Je ne suis sans doute pas le mieux placé pour soutenir l’argumentation de mon collègue Jean-Noël Cardoux. Toutefois, vous ne m’avez pas convaincu, madame la rapporteur, de la simplicité d’une telle procédure.
Je constate en effet que, sur le terrain, l’emploi est souvent créé par les toutes petites entreprises, dont les responsables sont totalement polyvalents. Ce sont en général des techniciens qui maîtrisent leur métier. On leur demande d’être des commerciaux, ce qu’ils savent être, c’est une évidence.
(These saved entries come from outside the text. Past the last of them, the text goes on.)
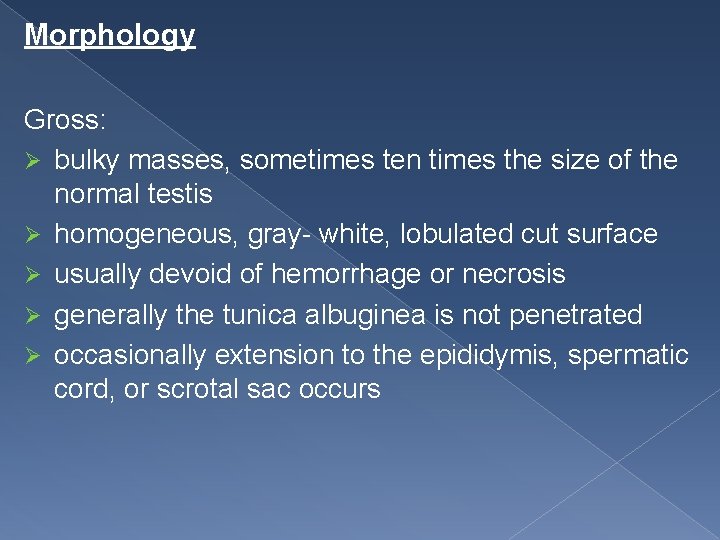 Morphology

Gross:

➢ bulky masses, sometimes ten times the size of the normal testis
➢ homogeneous, gray- white, lobulated cut surface
➢ usually devoid of hemorrhage or necrosis
➢ generally the tunica albuginea is not penetrated
➢ occasionally extension to the epididymis, spermatic cord, or scrotal sac occurs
Ils doivent aussi être des financiers, puisqu’ils négocient avec leur banque les conditions du financement de leur trésorerie, et de bons fiscalistes, aussi, car ils n’ont pas toujours les moyens de s’adjoindre les compétences d’experts coûteux. Il leur faut, enfin, se spécialiser dans les relations sociales.
Ils seront désormais obligés de remplir ce compte pénibilité. Bien sûr, vous allez me dire que les CARSAT feront tout le travail et que les employeurs n’auront plus qu’à signer le document. En réalité, ce sera beaucoup plus compliqué ! Ce dispositif donnera lieu à de très nombreux contentieux entre employeurs et salariés, contentieux qui pourront, dans l’immense majorité des cas, s’arranger grâce à la bonne volonté des uns et des autres. Cependant, mon expérience des conseils de prud’hommes – je les fréquente tout comme vous - m’oblige à entrevoir d’incessants conflits s’agissant de la reconnaissance de la pénibilité.
Méconnaître le fait que les entreprises de dix salariés et moins n’ont pas les mêmes moyens que les entreprises plus importantes, c’est vraiment nier une évidence de société, une évidence économique.
Je suis très étonné que vous n’acceptiez pas une telle différence, considérant a priori que tout le monde peut faire la même chose. Pourtant, la complexité est évidente et les employeurs seront sans doute conduits soit à renoncer à l’embauche, soit à avoir à l’égard de l’emploi nouveau une attitude de prudence, ce qui constitue évidemment un facteur de découragement dommageable au regard de la nécessité de développer l’emploi dans notre pays.